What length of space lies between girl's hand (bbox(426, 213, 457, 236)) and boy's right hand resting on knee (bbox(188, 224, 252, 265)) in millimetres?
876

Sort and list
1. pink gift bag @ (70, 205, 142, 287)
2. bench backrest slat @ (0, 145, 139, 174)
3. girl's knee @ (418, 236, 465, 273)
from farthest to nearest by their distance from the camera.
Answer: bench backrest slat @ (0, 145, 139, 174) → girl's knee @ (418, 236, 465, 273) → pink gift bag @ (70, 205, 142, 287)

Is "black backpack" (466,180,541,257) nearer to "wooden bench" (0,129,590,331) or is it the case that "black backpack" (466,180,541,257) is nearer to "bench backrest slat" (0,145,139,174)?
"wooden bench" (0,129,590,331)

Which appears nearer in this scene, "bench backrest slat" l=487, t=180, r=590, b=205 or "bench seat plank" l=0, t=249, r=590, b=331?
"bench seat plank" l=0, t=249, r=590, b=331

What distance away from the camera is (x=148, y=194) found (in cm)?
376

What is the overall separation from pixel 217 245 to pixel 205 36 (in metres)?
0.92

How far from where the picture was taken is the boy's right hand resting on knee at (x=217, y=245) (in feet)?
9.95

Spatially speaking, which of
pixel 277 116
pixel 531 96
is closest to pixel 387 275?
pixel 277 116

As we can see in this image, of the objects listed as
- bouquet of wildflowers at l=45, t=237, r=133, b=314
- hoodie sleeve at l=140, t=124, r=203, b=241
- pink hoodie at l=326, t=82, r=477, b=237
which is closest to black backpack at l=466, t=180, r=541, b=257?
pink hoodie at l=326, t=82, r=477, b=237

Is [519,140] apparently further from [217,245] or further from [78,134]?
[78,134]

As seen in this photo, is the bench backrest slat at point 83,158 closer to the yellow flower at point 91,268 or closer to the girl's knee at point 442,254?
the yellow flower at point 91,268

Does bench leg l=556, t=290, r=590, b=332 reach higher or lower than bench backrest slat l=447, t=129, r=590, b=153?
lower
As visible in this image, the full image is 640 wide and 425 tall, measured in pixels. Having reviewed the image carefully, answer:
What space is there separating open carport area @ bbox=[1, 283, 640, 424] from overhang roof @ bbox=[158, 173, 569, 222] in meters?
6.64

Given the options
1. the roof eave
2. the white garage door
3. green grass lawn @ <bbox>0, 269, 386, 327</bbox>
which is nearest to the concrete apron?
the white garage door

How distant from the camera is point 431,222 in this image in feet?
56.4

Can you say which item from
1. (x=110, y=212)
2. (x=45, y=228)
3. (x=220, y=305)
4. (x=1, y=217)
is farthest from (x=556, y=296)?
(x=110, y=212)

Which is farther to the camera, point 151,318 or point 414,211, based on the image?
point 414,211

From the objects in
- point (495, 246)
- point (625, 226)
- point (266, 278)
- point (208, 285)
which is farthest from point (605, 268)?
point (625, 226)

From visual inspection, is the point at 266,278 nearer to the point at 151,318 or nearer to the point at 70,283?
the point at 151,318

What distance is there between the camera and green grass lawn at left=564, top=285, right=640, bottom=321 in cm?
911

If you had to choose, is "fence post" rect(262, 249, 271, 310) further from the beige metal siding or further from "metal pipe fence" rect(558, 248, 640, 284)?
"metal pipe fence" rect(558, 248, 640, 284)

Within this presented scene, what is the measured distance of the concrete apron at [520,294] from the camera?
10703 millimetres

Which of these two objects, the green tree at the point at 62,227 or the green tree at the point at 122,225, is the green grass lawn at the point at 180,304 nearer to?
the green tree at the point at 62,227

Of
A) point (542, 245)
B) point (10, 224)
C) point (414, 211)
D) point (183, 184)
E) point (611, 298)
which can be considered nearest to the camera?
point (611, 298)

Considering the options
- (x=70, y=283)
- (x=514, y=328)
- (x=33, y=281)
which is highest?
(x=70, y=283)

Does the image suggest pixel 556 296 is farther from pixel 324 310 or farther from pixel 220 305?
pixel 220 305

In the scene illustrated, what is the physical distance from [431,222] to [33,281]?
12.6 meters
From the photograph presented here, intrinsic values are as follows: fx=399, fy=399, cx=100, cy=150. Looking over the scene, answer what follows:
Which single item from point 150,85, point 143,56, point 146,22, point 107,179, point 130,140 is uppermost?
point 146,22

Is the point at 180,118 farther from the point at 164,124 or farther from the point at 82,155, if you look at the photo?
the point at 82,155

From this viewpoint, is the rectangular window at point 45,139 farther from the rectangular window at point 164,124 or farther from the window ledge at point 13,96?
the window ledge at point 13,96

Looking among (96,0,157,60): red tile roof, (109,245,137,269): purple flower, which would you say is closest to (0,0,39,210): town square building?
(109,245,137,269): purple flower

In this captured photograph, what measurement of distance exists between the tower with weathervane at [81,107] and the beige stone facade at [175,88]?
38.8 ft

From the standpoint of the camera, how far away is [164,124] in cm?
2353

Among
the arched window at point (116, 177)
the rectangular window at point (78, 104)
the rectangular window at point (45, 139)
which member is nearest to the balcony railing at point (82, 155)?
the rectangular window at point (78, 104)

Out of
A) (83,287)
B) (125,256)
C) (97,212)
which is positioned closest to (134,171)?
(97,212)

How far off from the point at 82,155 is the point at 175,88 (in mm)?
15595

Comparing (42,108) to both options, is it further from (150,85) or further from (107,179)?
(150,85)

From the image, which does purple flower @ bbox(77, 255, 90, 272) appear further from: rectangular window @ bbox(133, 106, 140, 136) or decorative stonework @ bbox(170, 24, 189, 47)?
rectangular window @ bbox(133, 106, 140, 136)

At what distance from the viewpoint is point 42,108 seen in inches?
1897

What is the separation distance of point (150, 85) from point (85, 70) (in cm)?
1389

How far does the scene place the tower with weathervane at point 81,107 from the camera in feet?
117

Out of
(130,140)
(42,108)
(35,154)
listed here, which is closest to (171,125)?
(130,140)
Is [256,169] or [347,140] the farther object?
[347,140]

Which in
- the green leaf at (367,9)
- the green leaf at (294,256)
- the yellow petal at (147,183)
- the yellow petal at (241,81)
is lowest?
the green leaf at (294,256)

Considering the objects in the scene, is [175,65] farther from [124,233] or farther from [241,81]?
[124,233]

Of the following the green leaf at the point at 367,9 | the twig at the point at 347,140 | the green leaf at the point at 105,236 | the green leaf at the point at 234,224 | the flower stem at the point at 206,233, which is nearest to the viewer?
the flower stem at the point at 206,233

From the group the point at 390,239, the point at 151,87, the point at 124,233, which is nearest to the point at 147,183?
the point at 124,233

- - -

• WHAT TO WORK ON: Word for word, write out the data.

• SOLUTION FOR THIS EXERCISE:
What length of space lies between girl's hand (bbox(426, 213, 457, 236)) and boy's right hand resting on knee (bbox(188, 224, 252, 265)) in millimetres?
876

Sort and list
1. pink gift bag @ (70, 205, 142, 287)
2. bench backrest slat @ (0, 145, 139, 174)
3. girl's knee @ (418, 236, 465, 273)
from farthest to nearest by their distance from the camera.
Answer: bench backrest slat @ (0, 145, 139, 174) → girl's knee @ (418, 236, 465, 273) → pink gift bag @ (70, 205, 142, 287)

Is "black backpack" (466,180,541,257) nearer to "wooden bench" (0,129,590,331) or is it the case that "black backpack" (466,180,541,257) is nearer to "bench backrest slat" (0,145,139,174)?
"wooden bench" (0,129,590,331)

Which appears nearer in this scene, "bench backrest slat" l=487, t=180, r=590, b=205 or "bench seat plank" l=0, t=249, r=590, b=331?
"bench seat plank" l=0, t=249, r=590, b=331

What distance away from the camera is (x=148, y=194) found (in cm)?
376

What is the overall separation from pixel 217 245 to pixel 205 36 (in metres)?
0.92

How far from where the picture was taken is the boy's right hand resting on knee at (x=217, y=245) (in feet)?
9.95

Spatially speaking, which of
pixel 277 116
pixel 531 96
is closest to pixel 387 275?
pixel 277 116

As we can see in this image, of the objects listed as
- bouquet of wildflowers at l=45, t=237, r=133, b=314
- hoodie sleeve at l=140, t=124, r=203, b=241
- pink hoodie at l=326, t=82, r=477, b=237
which is closest to black backpack at l=466, t=180, r=541, b=257?
pink hoodie at l=326, t=82, r=477, b=237

Is [519,140] apparently further from [217,245] or further from [78,134]?
[78,134]

As seen in this photo, is the bench backrest slat at point 83,158 closer to the yellow flower at point 91,268 or closer to the girl's knee at point 442,254?
the yellow flower at point 91,268

Does bench leg l=556, t=290, r=590, b=332 reach higher or lower than bench backrest slat l=447, t=129, r=590, b=153?
lower
As visible in this image, the full image is 640 wide and 425 tall, measured in pixels. Having reviewed the image carefully, answer:
What space is there separating open carport area @ bbox=[1, 283, 640, 424] from overhang roof @ bbox=[158, 173, 569, 222] in meters?
6.64

Given the options
1. the roof eave
2. the white garage door
3. green grass lawn @ <bbox>0, 269, 386, 327</bbox>
which is nearest to the concrete apron?
the white garage door

How distant from the camera is point 431,222 in this image in feet?
56.4

Can you say which item from
1. (x=110, y=212)
2. (x=45, y=228)
3. (x=220, y=305)
4. (x=1, y=217)
is farthest from (x=556, y=296)?
(x=110, y=212)

Which is farther to the camera, point 151,318 or point 414,211, based on the image?
point 414,211

From the objects in
- point (495, 246)
- point (625, 226)
- point (266, 278)
- point (208, 285)
which is farthest from point (605, 268)?
point (625, 226)

From visual inspection, is the point at 266,278 nearer to the point at 151,318 or nearer to the point at 70,283?
the point at 151,318

What distance is there between the camera and green grass lawn at left=564, top=285, right=640, bottom=321 in cm?
911

If you had to choose, is "fence post" rect(262, 249, 271, 310) further from the beige metal siding or further from "metal pipe fence" rect(558, 248, 640, 284)?
"metal pipe fence" rect(558, 248, 640, 284)

Within this presented scene, what is the measured distance of the concrete apron at [520,294] from the camera?
10703 millimetres

Which of these two objects, the green tree at the point at 62,227 or the green tree at the point at 122,225, is the green grass lawn at the point at 180,304 nearer to?
the green tree at the point at 62,227

Of
A) point (542, 245)
B) point (10, 224)
C) point (414, 211)
D) point (183, 184)
E) point (611, 298)
which can be considered nearest to the camera?
point (611, 298)

Considering the options
- (x=70, y=283)
- (x=514, y=328)
- (x=33, y=281)
which is highest?
(x=70, y=283)

Does the image suggest pixel 556 296 is farther from pixel 324 310 or farther from pixel 220 305?
pixel 220 305

In the scene illustrated, what is the physical distance from [431,222] to [33,281]?
12.6 meters
From the photograph presented here, intrinsic values are as follows: fx=399, fy=399, cx=100, cy=150. Looking over the scene, answer what follows:
Which single item from point 150,85, point 143,56, point 146,22, point 107,179, point 130,140 is uppermost?
point 146,22

Is the point at 180,118 farther from the point at 164,124 or farther from the point at 82,155, if you look at the photo?
the point at 82,155

From this viewpoint, is the rectangular window at point 45,139 farther from the rectangular window at point 164,124 or farther from the window ledge at point 13,96?
the window ledge at point 13,96

Looking among (96,0,157,60): red tile roof, (109,245,137,269): purple flower, which would you say is closest to (0,0,39,210): town square building?
(109,245,137,269): purple flower

In this captured photograph, what measurement of distance exists between the tower with weathervane at [81,107] and the beige stone facade at [175,88]?
38.8 ft

From the standpoint of the camera, how far away is [164,124] in cm?
2353

Among
the arched window at point (116, 177)
the rectangular window at point (78, 104)
the rectangular window at point (45, 139)
which member is nearest to the balcony railing at point (82, 155)?
the rectangular window at point (78, 104)

Out of
A) (83,287)
B) (125,256)
C) (97,212)
which is positioned closest to (134,171)?
(97,212)

How far off from the point at 82,155 is the point at 175,88 (in mm)?
15595

Comparing (42,108) to both options, is it further from (150,85) or further from (107,179)?
(150,85)

From the image, which does purple flower @ bbox(77, 255, 90, 272) appear further from: rectangular window @ bbox(133, 106, 140, 136) or decorative stonework @ bbox(170, 24, 189, 47)?
rectangular window @ bbox(133, 106, 140, 136)

At what distance from the viewpoint is point 42,108 seen in inches?
1897

What is the separation distance of point (150, 85) from point (85, 70) (in cm)?
1389

How far does the scene place the tower with weathervane at point 81,107 from the camera in feet?
117

Out of
(130,140)
(42,108)
(35,154)
listed here, which is closest to (171,125)?
(130,140)
Is [256,169] or [347,140] the farther object?
[347,140]

Which in
- the green leaf at (367,9)
- the green leaf at (294,256)
- the yellow petal at (147,183)
- the yellow petal at (241,81)
is lowest?
the green leaf at (294,256)

Considering the objects in the scene, is [175,65] farther from [124,233] or farther from [241,81]?
[124,233]

Of the following the green leaf at the point at 367,9 | the twig at the point at 347,140 | the green leaf at the point at 105,236 | the green leaf at the point at 234,224 | the flower stem at the point at 206,233, which is nearest to the viewer?
the flower stem at the point at 206,233

From the group the point at 390,239, the point at 151,87, the point at 124,233, which is nearest to the point at 147,183?
the point at 124,233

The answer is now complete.